HACKER Q&A
📣 throwawaystress

Too much code cleaning, not enough results (data science)


How important is it for data scientists to have clean, modular, reusable code? Here’s my problem: while working on a project, I’ll start off in Jupyter notebooks, toying around with the data, doing some EDA, etc. Eventually I’ll pull out some of that code into functions in a Python file, and call those functions from the Jupyter. Neat.

The problem is, as I get more and more functions, I want to organize them more, make them more generalizable and consistent, etc. I’ll also get carried away with organizing files and source control, cleaning up my notes, and making documentation to explain what models/data/source files/results exist, what they mean, etc.

And then I realize I’ve been spending less and less time getting results, and more on this “overhead”. I struggle to balance the desire the rush ahead and get results with the compulsion to make the code “beautiful” and to have the project in the cleanest possible state. I’ve seen plenty of other projects with terrible organization, no documentation, and confusing, poorly formatted code. But if I’m not producing value, my neatness doesn’t matter.

All in all, I’m feeling pretty unproductive because of these habits. Any advice?
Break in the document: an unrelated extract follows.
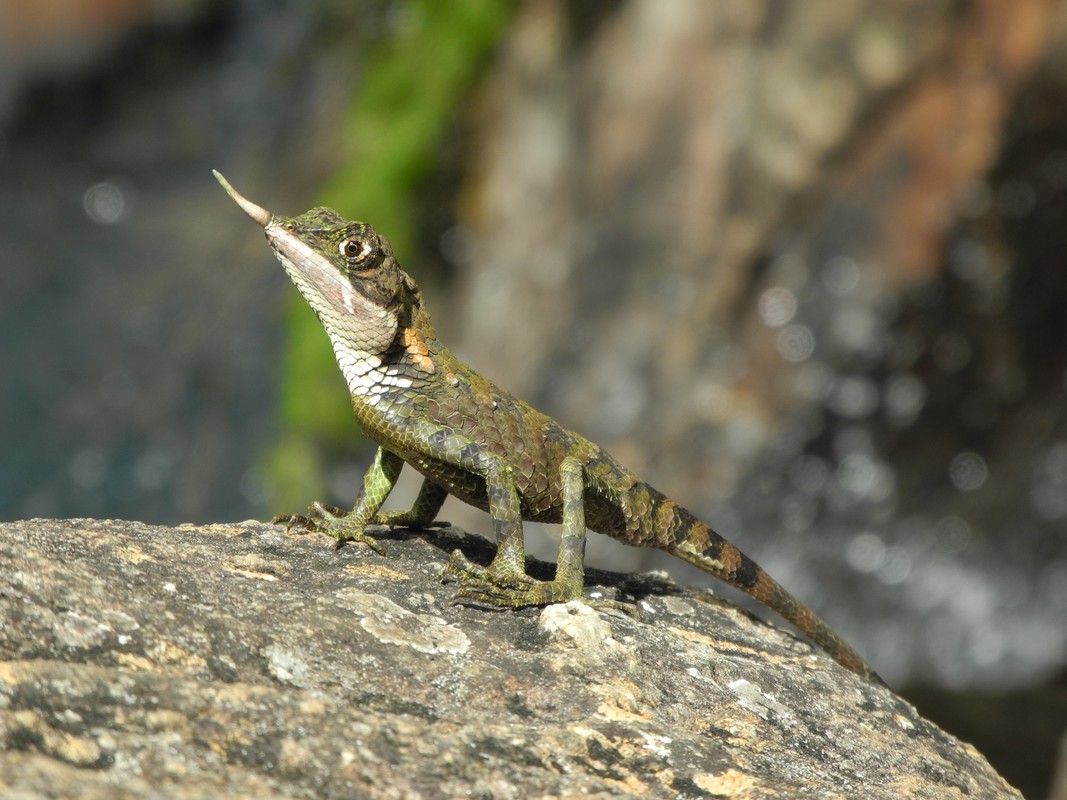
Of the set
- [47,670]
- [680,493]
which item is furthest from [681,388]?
[47,670]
  👤 lordkrandel Accepted Answer ✓
It depends, so I'm asking you some questions to give you ideas.

How much of this code is going to be read, reused, modified, studied by you or other people?

Is it opensource or foundational?

Is it of any interest for the general public?

Could you actually spend more time in doing something else which is more productive?

Is this refactor make you learn a new tecnique?

Can you find or develop an auto-formatter that makes messy code just neat and clean?

If you are building models for a process or phenomenon, can the results be the subject of an article, maybe in the future, to show your tecniques and ask for feedback? Notebooks are just great for that.


👤 itqwertz
A good rule to follow is to get it done dirty, add some tests, then refactor. Real-world code is not always pretty or academic quality.

Automation is also a good way to get rid of monotonous tasks and boilerplate.